Straight Translation? Creative Nonfiction with a Dose of Derivative Noble Savage Literature? Does it Matter?

One might surmise that Der Papalagi has some level of creative nonfiction, in that the translation may not be a strict interpretation of Tuiavii’s words. There is even a question if the Chief actually existed — but let’s assume this effort did not originate from the mind of Scheurmann. Was it’s form inspired by another similar ‘travelogue’ from Africa, The Journey of Lukanga Mukara Into the Innermost of Germany, by also German explorer Hans Paasche? Maybe, as some assert. According to Scheurmann’s great-granddaughter Jessica Rottschäffer, who is working on a doctoral thesis about her ancestor, Tuiavii is most likely a composite character.

“While in Samoa, Scheurmann met the high chief Tupua Tamasese Lealofi I, and some other lower chiefs,” says Rottschäfer. “So Tuiavii seems to be based on a couple of different people.”

STORY: Paul Gauguin: Nature and Primitivism as Mythical Notions

Samoan Chief Tupua Tamasese Lealofi I 1891 - Andrew Thomas
Samoan Chief Tupua Tamasese Lealofi I as a young man in 1891. He may have been one of the inspirations for Tuivaii in Der Papalagi. He ended up shot in 1929 in demonstrations against the New Zealand occupation of Samoa. Photo by Andrew Thomas.

Yes, idealization and cultural appropriation of Native lives, cultures, and their subsistence-based ways of living has promoted racist perspectives, literature, and movies, as well as colonization, hegemony, and genocide against Indigenous Peoples throughout time. However, any Western traveler who goes off the beaten path and into the communities of peoples who strive to control their land and culture against rapacious adventuring outsiders (white, capitalist) can vouch for a multitude of conversations laughing at or warning against the vagaries/deprivation/desperation of life in an industrialized ecosystem.

“You can also recognize the Papalagi by his wish for making us wise and because he tells us that we are poor and wretched, and in need of his help and his pity, because we possess nothing.

“…who can be richer than us and who can possibly possess more things from the Great Spirit than exactly us? Throw your eyes around to the furthest horizon, where the wide blue expanse rests on the rim of the world. Everything is full of great things: the jungle with its wild pigeons, hummingbirds and parrots, the lagoons with their sea-cucumbers, shells and marine life, the sand with its shining face and smooth skin, the great water that can rage like a band of warriors or smile like a taopou and the wide blue dome that changes color every hour and carries large flowers that bless us with gold and silver light. Why be so foolish as to produce more things, now that we have so many outstanding things already, given us by the Great Spirit himself?”  — Chief Tuiavii/Erich Scheurmann in ‘Der Papalagi’
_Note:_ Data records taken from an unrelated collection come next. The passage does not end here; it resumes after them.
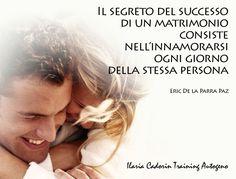 """""""Il segreto del successo di un matrimonio consiste nell'innamorarsi ogni giorno della stessa persona"""" - Eric De La Parra Paz amore, ilaria cadorin training autogeno"""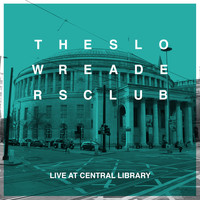The Slow Readers Club - Live at Central Library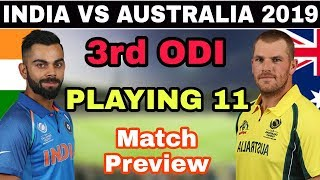 India Vs Australia 3rd ODI Match 2019 Playing 11 And Match Preview | India Playing Xi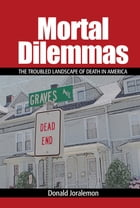 Mortal Dilemmas: The Troubled Landscape of Death in America
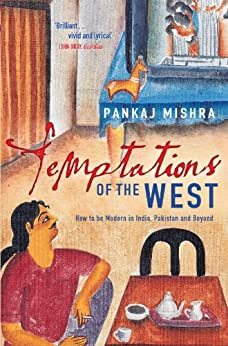 Temptations of the West: How to be Modern in India, Pakistan and Beyond by [Mishra, Pankaj]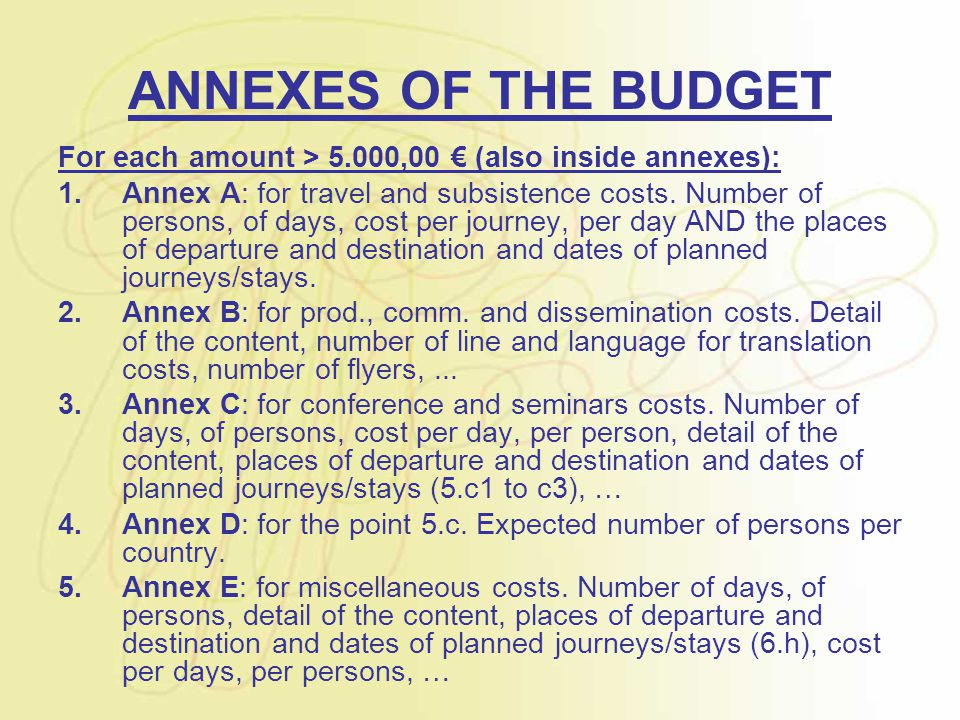 ANNEXES OF THE BUDGET For each amount > 5.000,00 € (also inside annexes): 1.Annex A: for travel and subsistence costs.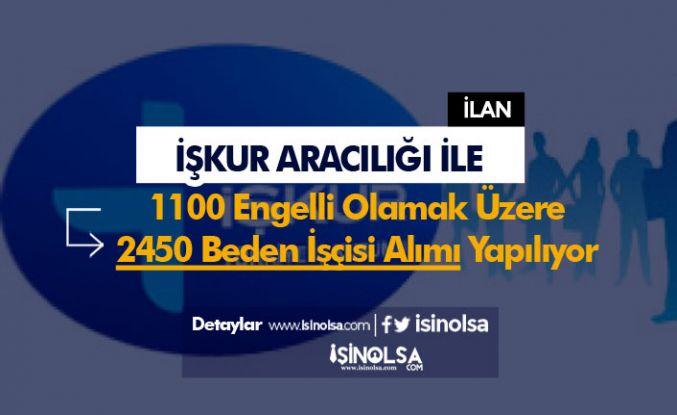 İŞKUR Tarafından 1100 Engelli Olamak Üzere 2450 Beden İşçisi Alımı Yapılıyor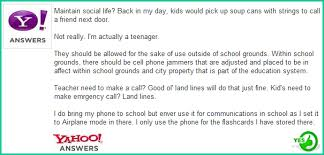should cell phones be allowed in school yes use of technology should cell phones be allowed in school yes 3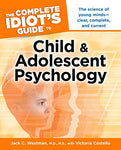 The Complete Idiot'S Guide To Child And Adolescent Psychology
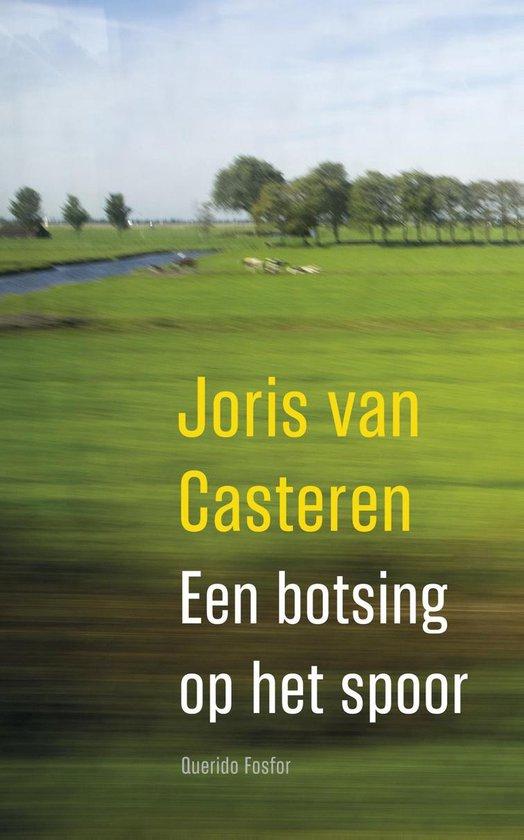 Een botsing op het spoor - Joris van Casteren |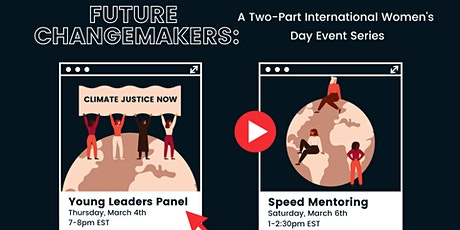 Future Changemakers: A Two Part International Women's Day Event tickets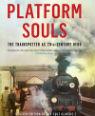 Platform souls: the trainspotter as 21st-century hero by Nicholas Whittaker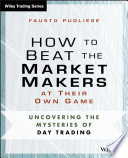 How to Beat the Market Makers at Their Own Game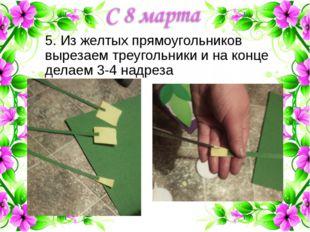 5. Из желтых прямоугольников вырезаем треугольники и на конце делаем 3-4 надр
Whether we ascribe a scientific or anthropological veneer over the treatise of Der Papalagi, the fact remains it speaks to the madness of our busy lives so-called-civilized-by-capitalism that now face ecosystem collapse, climate catastrophe, and widening global inequality. Take a look at the manuscript, and you will understand why it continues to inspire a reconsideration of a life saddled with “your mad dash to richness that binds the hands and the head, your passion for becoming your brother’s better, your many senseless undertakings, your curious thoughts and knowledge that leads to nothing, the aimless labor of your hands and all those other follies that hinder your sleep on the mat.”

The Papalagi

The lectures of Samoan chief Tuiavii from Tiavea to the members of his tribe – Introduction by Erich Scheurmann, Published by Peace Elements and NonDuality.com

(Sections translated from German into English by Jan Barendrecht and Peter C. Cavelti. See Cavelti’s translation in Tuiavii’s Way. Edited by Jack Eidt.)

Der PapalagiThe palm tree will cast off its leaves and fruits when they are ripe.

The Papalagi (literally foreigner, meaning “white people”) is living as if the palm tree would want to hold on to its leaves and fruits: “They are mine! You are not allowed to have them or to eat from it!”

How could the palm tree bear new fruits?

The palm tree has much more wisdom than the Papalagi.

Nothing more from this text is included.